According to an analysis by the ERC, this surpassed the previous high of £5.6 trillion in 2022 when the housing market was buoyed by pent-up demand after the pandemic.
The report continued that total UK mortgage debt of £1.6 trillion compared with an overall property market value of £7.3 trillion.
The Equity Release Council said this gives an average LTV of 22.2%, with the remaining 77.8% owned by equity or cash.
ERC said the average loan to value has declined from 28.9% 10 years ago, so for every £10,000 of property owned, £7,220 is supported by cash, therefore mortgages only cover a small share.
The Equity Release Council’s analysis found that the average over-55 owner-occupied household in the UK has £321,213 of equity in their home.
The average amount of equity for an over-55 owner-occupied household in England stands at £340,676, and comes to £214,743 in Scotland, £240,436 in Wales and £206,417 in Northern Ireland.

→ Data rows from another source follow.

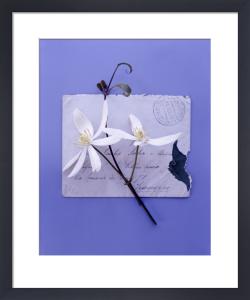 White Clematis by Deborah Schenck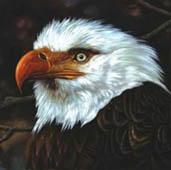 Mogwai : The Hawk Is Howling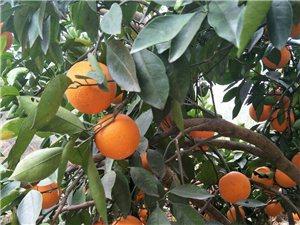 南桥有1.5万斤脐橙急卖,价格美丽欢迎老板订购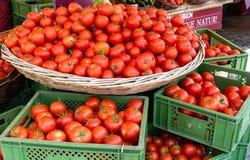 Många mogna röda runda tomater i korg och askar, på försäljning i sommar royaltyfri foto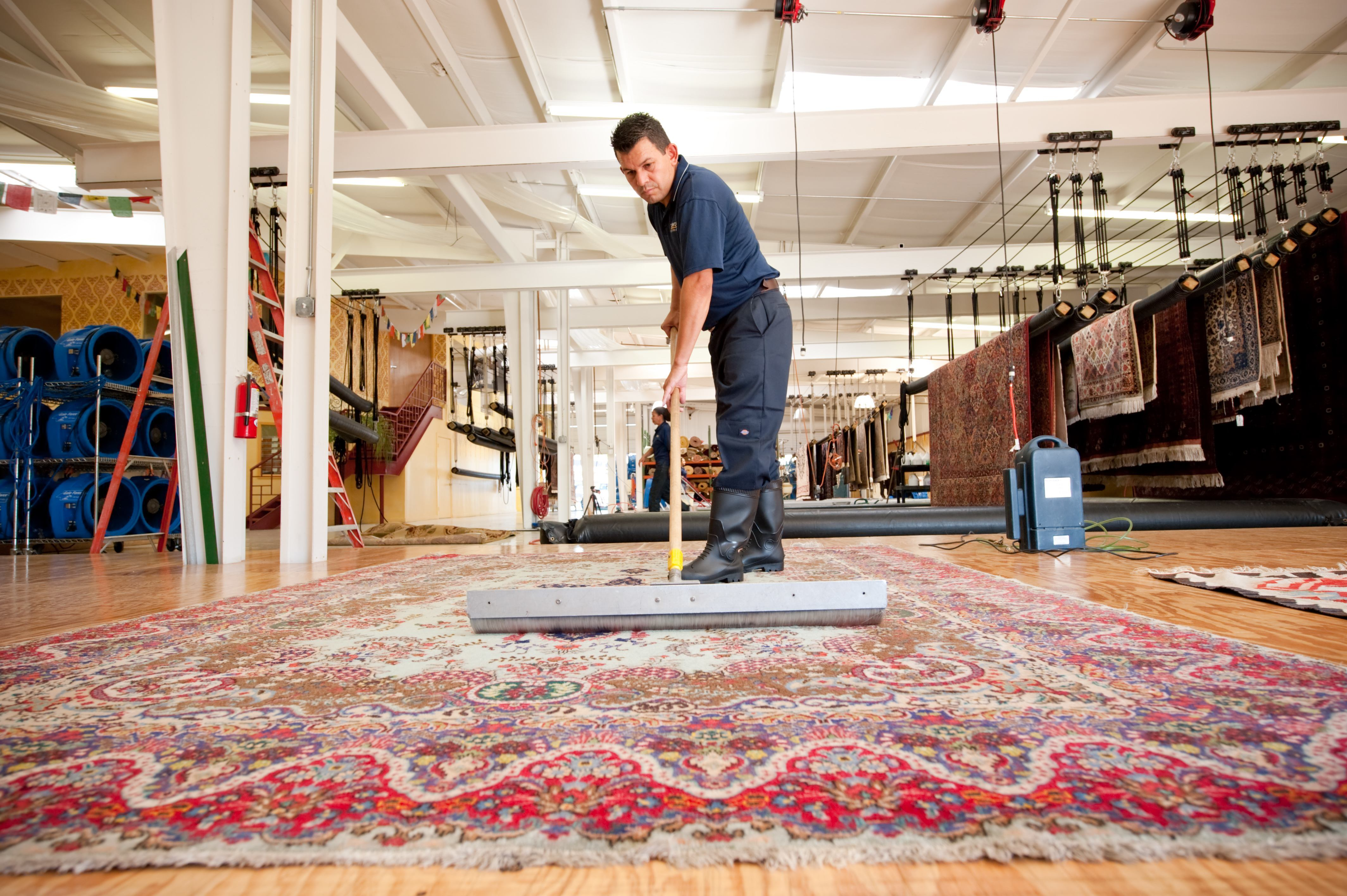 Rug Cleaning In My Steam Green Carpet Cleaning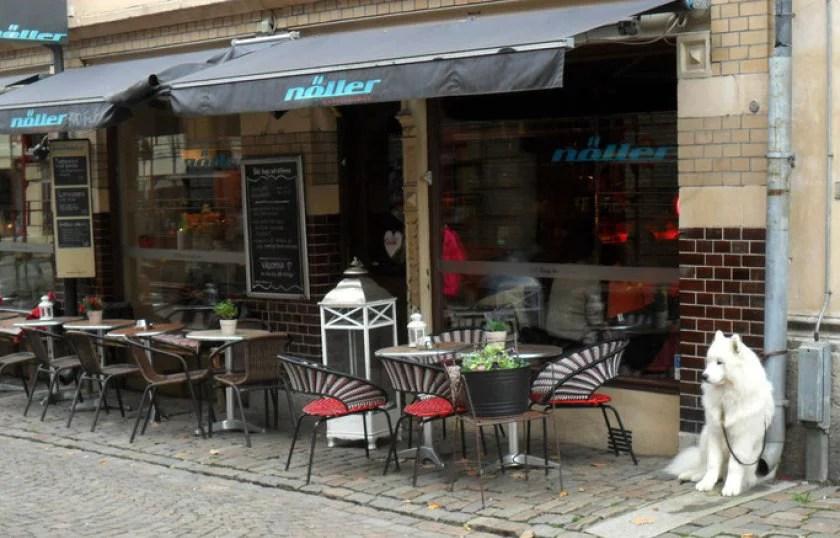weißer-hund-vor-einem-café-in-göteburg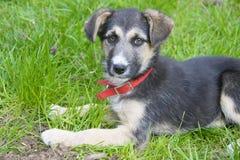 Weinig leuke hond die in het gras liggen Stock Afbeelding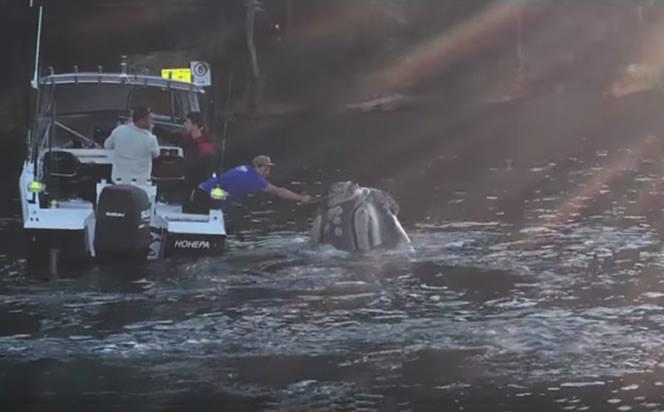 os pescadores ayudaron a una ballena que tenía plástico atorado en la boca. Imagen:Youtube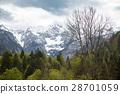 Spring landscape in bavaria, germany, alps 28701059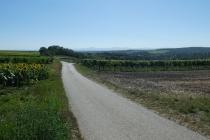 Radweg zwischen Ebenthal und Spannberg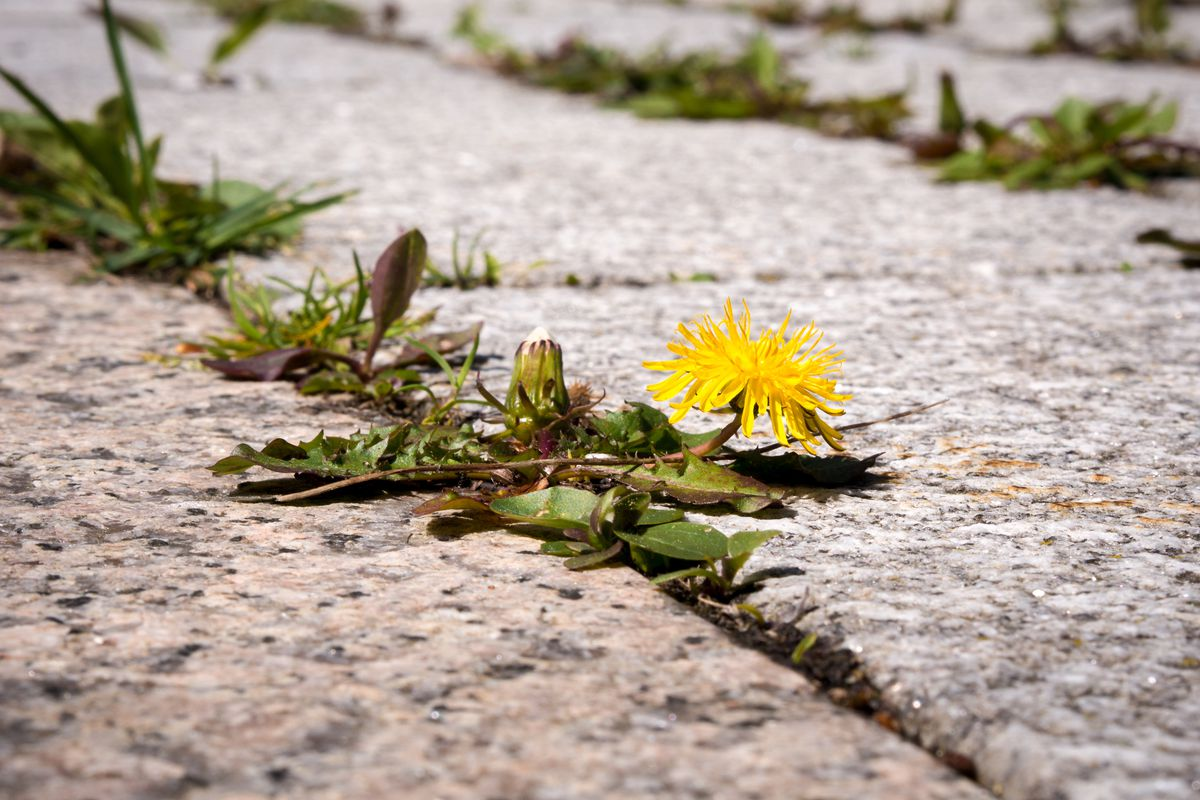 A closeup on a dandelion plant with one yellow bloom, growing between the cracks of a cement sidewalk.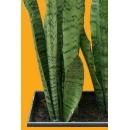 Plante N°10 Agave
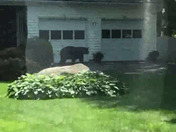 Bear in Merrimack on Cabot Rd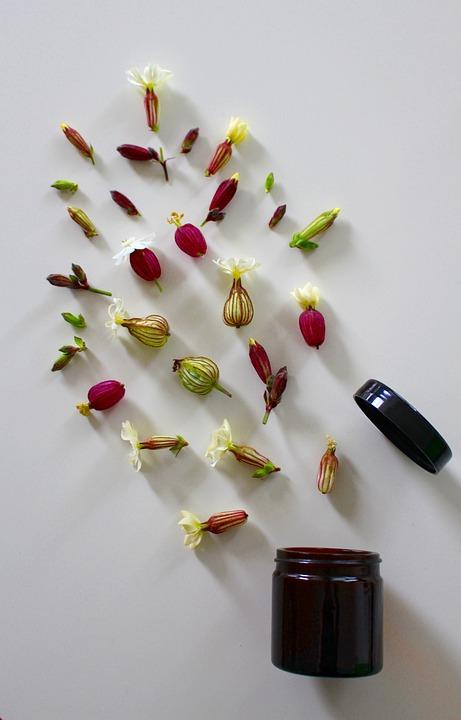 medicinal-flower-4246063_960_720.jpg
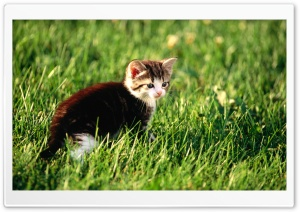 Kitten Exploring The Garden HD Wide Wallpaper for Widescreen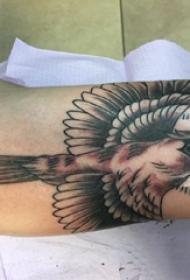 纹身鸟  男生大臂上黑灰的鸟纹身图片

From a regional perspective in England, London has the highest average equity at £583,618, followed by the South East at £426,749 and East of England at £378,686.
The total amount of property wealth among over-55 homeowners came to £3.4 trillion.
The average equity of £321,213 in the over-55 category is worth nearly 10 times the average pensioner couple’s annual net income of £36,168.
The Equity Release Council said the contrast showed how private property wealth can play both a personal and policy role to help meet later life living costs and welfare needs for the UK’s ageing population.
It said older households had been hit hard by post-pandemic inflation and faced losing their winter fuel payments as the government looks to bring in means-testing.
The trade body said lifetime mortgages could allow over-55s to access the equity tied up in their property, adding that the product was highly regulated and could only be sold with advice. It also has additional safeguards such as no-negative equity guarantees and guaranteed tenure for life.